Each entry should be quoted word for word, including every mark of punctuation.

[Records from a spatial question set]

----

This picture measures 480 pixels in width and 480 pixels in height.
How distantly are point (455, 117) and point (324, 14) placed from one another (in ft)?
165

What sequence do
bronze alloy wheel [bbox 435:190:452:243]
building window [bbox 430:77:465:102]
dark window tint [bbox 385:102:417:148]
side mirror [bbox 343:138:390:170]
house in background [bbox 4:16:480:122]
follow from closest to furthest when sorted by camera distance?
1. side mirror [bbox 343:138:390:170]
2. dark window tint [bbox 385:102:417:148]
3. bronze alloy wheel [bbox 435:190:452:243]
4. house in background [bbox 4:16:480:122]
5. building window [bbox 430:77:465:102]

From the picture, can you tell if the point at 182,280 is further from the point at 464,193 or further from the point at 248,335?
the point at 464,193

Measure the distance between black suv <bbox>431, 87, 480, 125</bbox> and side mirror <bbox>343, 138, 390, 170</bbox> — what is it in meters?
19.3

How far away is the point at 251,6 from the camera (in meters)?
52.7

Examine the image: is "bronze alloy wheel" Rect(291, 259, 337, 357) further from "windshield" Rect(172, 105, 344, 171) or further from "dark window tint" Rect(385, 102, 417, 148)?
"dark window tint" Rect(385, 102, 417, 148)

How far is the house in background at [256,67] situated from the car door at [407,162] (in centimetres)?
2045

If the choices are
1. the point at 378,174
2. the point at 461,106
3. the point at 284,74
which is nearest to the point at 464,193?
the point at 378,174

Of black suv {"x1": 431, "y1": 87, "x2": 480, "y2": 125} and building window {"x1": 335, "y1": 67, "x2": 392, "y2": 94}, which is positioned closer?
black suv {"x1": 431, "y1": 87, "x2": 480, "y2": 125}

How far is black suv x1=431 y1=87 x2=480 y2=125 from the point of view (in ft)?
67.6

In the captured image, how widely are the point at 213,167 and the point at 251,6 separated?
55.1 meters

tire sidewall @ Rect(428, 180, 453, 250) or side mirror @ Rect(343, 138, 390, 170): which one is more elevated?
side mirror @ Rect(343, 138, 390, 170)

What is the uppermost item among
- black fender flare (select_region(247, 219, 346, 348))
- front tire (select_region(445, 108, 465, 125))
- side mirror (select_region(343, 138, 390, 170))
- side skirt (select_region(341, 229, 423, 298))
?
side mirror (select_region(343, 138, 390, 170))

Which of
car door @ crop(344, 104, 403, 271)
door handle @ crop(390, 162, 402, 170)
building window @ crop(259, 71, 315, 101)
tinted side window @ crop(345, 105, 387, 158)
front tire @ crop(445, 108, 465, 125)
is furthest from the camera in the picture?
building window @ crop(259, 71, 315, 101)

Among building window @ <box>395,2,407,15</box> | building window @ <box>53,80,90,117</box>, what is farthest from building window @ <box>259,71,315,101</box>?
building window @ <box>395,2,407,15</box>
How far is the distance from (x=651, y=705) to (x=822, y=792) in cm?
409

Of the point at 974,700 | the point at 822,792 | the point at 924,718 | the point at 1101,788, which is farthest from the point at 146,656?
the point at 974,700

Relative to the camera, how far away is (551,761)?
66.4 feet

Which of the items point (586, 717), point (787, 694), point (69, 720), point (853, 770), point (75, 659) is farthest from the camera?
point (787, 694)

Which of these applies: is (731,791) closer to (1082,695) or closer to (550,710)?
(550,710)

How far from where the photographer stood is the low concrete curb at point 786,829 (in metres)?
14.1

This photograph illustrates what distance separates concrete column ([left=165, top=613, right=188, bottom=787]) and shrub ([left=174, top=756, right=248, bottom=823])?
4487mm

----

# Answer in full
This picture measures 480 pixels in width and 480 pixels in height.
How distantly are point (455, 117) and point (324, 14) placed from one another (in ft)?
165

What sequence do
bronze alloy wheel [bbox 435:190:452:243]
building window [bbox 430:77:465:102]
dark window tint [bbox 385:102:417:148]
side mirror [bbox 343:138:390:170]
house in background [bbox 4:16:480:122]
follow from closest to furthest when sorted by camera distance?
1. side mirror [bbox 343:138:390:170]
2. dark window tint [bbox 385:102:417:148]
3. bronze alloy wheel [bbox 435:190:452:243]
4. house in background [bbox 4:16:480:122]
5. building window [bbox 430:77:465:102]

From the picture, can you tell if the point at 182,280 is further from the point at 464,193 or further from the point at 248,335?
the point at 464,193

Measure the distance between black suv <bbox>431, 87, 480, 125</bbox> and side mirror <bbox>343, 138, 390, 170</bbox> — what is it in meters?
19.3

How far away is the point at 251,6 from the camera (in meters)?
52.7

Examine the image: is "bronze alloy wheel" Rect(291, 259, 337, 357) further from "windshield" Rect(172, 105, 344, 171) or further from "dark window tint" Rect(385, 102, 417, 148)?
"dark window tint" Rect(385, 102, 417, 148)

How far is the house in background at [256,67] situated from the car door at [407,162] (in centimetres)?
2045

If the choices are
1. the point at 378,174
2. the point at 461,106
3. the point at 284,74
which is nearest to the point at 464,193?
the point at 378,174

Of black suv {"x1": 431, "y1": 87, "x2": 480, "y2": 125} and building window {"x1": 335, "y1": 67, "x2": 392, "y2": 94}, which is positioned closer?
black suv {"x1": 431, "y1": 87, "x2": 480, "y2": 125}

How far is black suv x1=431 y1=87 x2=480 y2=125 from the point of view (in ft)?
67.6

In the captured image, how widely are the point at 213,167 and the point at 251,6 separated?
55.1 meters

tire sidewall @ Rect(428, 180, 453, 250) or side mirror @ Rect(343, 138, 390, 170): which one is more elevated?
side mirror @ Rect(343, 138, 390, 170)

What is the uppermost item among
- black fender flare (select_region(247, 219, 346, 348))
- front tire (select_region(445, 108, 465, 125))
- side mirror (select_region(343, 138, 390, 170))
- side skirt (select_region(341, 229, 423, 298))
?
side mirror (select_region(343, 138, 390, 170))

Which of
car door @ crop(344, 104, 403, 271)
door handle @ crop(390, 162, 402, 170)
building window @ crop(259, 71, 315, 101)
tinted side window @ crop(345, 105, 387, 158)
front tire @ crop(445, 108, 465, 125)
is furthest from the camera in the picture?
building window @ crop(259, 71, 315, 101)

Among building window @ <box>395,2,407,15</box> | building window @ <box>53,80,90,117</box>, what is farthest from building window @ <box>259,71,315,101</box>?
building window @ <box>395,2,407,15</box>
How far is the distance from (x=651, y=705) to (x=822, y=792) in cm?
409

Of the point at 974,700 | the point at 822,792 | the point at 924,718 | the point at 1101,788, which is farthest from the point at 146,656?
the point at 974,700

Relative to the camera, how far away is (551,761)?
66.4 feet

Which of the items point (586, 717), point (787, 694), point (69, 720), point (853, 770), point (75, 659) is farthest from the camera?
point (787, 694)

Which of these applies: is (731,791) closer to (1082,695) or closer to (550,710)?
(550,710)

How far from where the photographer stood is the low concrete curb at point 786,829 (in metres)?
14.1

This photograph illustrates what distance separates concrete column ([left=165, top=613, right=188, bottom=787]) and shrub ([left=174, top=756, right=248, bottom=823])?
4487mm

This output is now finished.